Centerboard, Pin, Old and New

The new centerboard pin juxtaposed with the old
With the exception of the handful of fixed keel versions of the Ericson 25, the centerboard is a vital component of this boat, and the stainless steel pin that holds it securely to the boat is perhaps even more vital. When I had Oystercatcher, my Ericson 25, hauled-out, shortly after purchase, the first thing that I asked the boatyard owner and his workers to do was to remove the centerboard from the boat. If you've read my two-part article, "Centerboard Extraction and Analysis," you'll know why I had to remove it. At any rate, before the removal could take place, the centerboard pin needed to come out. This was not an easy task, as you can tell by the exertion that is evident in the boatyard owner's face.
As the diagrams from the original yard manual makes clear, the pin consisted of a piece of stainless steel rod, 1/2 inch in diameter. This is the way the boat would appear if you were lying on the ground looking up at it while it was in the slings.
The original yard manual also makes clear that the centerboard pin was held in place by two #10 screws that were 1/2 inch in length. When the boatyard owner began the pin-removal process, he found a sealant of some sort that had been placed in the small cavities where the centerboard pin terminated near the edges of the hull. He dug this out and then removed the screws. The screws, were 1/2 inch in length, as they were supposed to be. From what I could tell they were this 1/2 inch length, becaused if they had been much longer they would have penetrated too deeply into the hull. The hull in this specific area might be thicker, but I know that the hull in general is 1/2 thick below the waterline.

After I had gotten the boat back home to Charleston I thoroughly inspected the centerboard pin and discovered that it had quite a bit of corrosion on it. Its condition mirrored the condition of the centerboard itself, which was suffering from having spent almost all of its 35 years immersed in salt water. Later, when I eventually decided to construct a new centerboard, I decided to make a new centerboard pin as well.
After I had made the new pin, I photographed it side by side with the old pin, so as to emphasize the extent of the corrosion.
The following pictures give you some idea of the some of the corrosion in some areas of the pin. Salt water will, of course, corrode even 316 stainless steel, if it is in an anaerobic environment. I would say that the snug pin hole in which this steel sat within the hull was anaerobic. This same sort of corrosion, of course, can and does occur on the 316 stainless steel chainplates in that area where they pass through the deck.

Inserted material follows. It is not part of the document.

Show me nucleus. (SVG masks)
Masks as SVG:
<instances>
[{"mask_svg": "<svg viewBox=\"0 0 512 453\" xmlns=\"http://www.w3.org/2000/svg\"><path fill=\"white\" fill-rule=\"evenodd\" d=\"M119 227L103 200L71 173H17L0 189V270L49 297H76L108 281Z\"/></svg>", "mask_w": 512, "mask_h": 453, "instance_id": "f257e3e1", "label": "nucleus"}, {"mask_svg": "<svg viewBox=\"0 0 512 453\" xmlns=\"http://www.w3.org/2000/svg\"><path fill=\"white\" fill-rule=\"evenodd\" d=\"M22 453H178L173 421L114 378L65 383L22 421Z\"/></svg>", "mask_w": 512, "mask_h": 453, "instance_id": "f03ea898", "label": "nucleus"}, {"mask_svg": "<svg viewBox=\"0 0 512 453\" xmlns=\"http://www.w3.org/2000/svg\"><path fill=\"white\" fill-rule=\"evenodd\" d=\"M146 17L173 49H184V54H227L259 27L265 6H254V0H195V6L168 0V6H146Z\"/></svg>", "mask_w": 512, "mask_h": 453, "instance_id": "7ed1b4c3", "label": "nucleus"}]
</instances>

In order to make a new pin to replace the old, corroded one, I had to rely entirely on the good graces of one of my metal-working buddies. This was the same fellow who had helped me demolish my old centerboard and construct the new carbon steel spine for my new centerboard. He's usually happy to do this sort of work in exchange for beer, and I'm happy that he's willing to do it. When I called him up to explain my problem, he said to come on over, since he didn't figure this little project would take much time at all.

He started by grabbing a piece of 316 stainless rod and making a few measurements based on the old pin.
Then he took the rod to the band saw and cut off an 8 inch piece. The original measured 7-3/4 inches, but he wanted to make the new one a little longer so he had plenty of material to work with, especially when it came to cutting the angles on either end of the rod.

Next, he placed the old and the new side by side, so that he could mark the angle for each end.
Back at the bandsaw, he started cutting the angles in the hand-worked fashion depicted below.

After he finished the first side, he turned it around and cut the other side while holding the free end with a pair of vice-grips.

Having completed the angled cuts, he said he needed to clean up the metal in the areas around the cuts, so he took the steel rod over to the sawhorse and grabbed his pneumatic carbide burr.
This carbide burr really did a good job of eating away the rough edges of the steel and smoothing up the entire surface.

The next task was to drill the holes. Again, the old pin served as a reference.

Comparing the old with the new, you can see that the old pin has a much larger hole on the underside of the pin. This was because the Ericson yard had drilled out this area so that the #10 screw could be counter-sunk and thus be made to sit with its head flush against the surface of the steel.
To replicate this counter-sink, my buddy put the pin in his drill press and simply worked it with one of his large drill bits.

While it might seem, based upon the number of pictures that I took, that the fabrication of the new centerboard pin took a considerable amount of time. It did not. In fact, it only took about one hour.
Back at home, I compared the old with the new, and I was glad that I had taken the time to call my metal-working buddy and ask him for this favor. This was right about the time that I was almost finished making my new centerboard for my boat, and having a new pin for a new board made me feel that much better about all the labor that I had put into the centerboard project.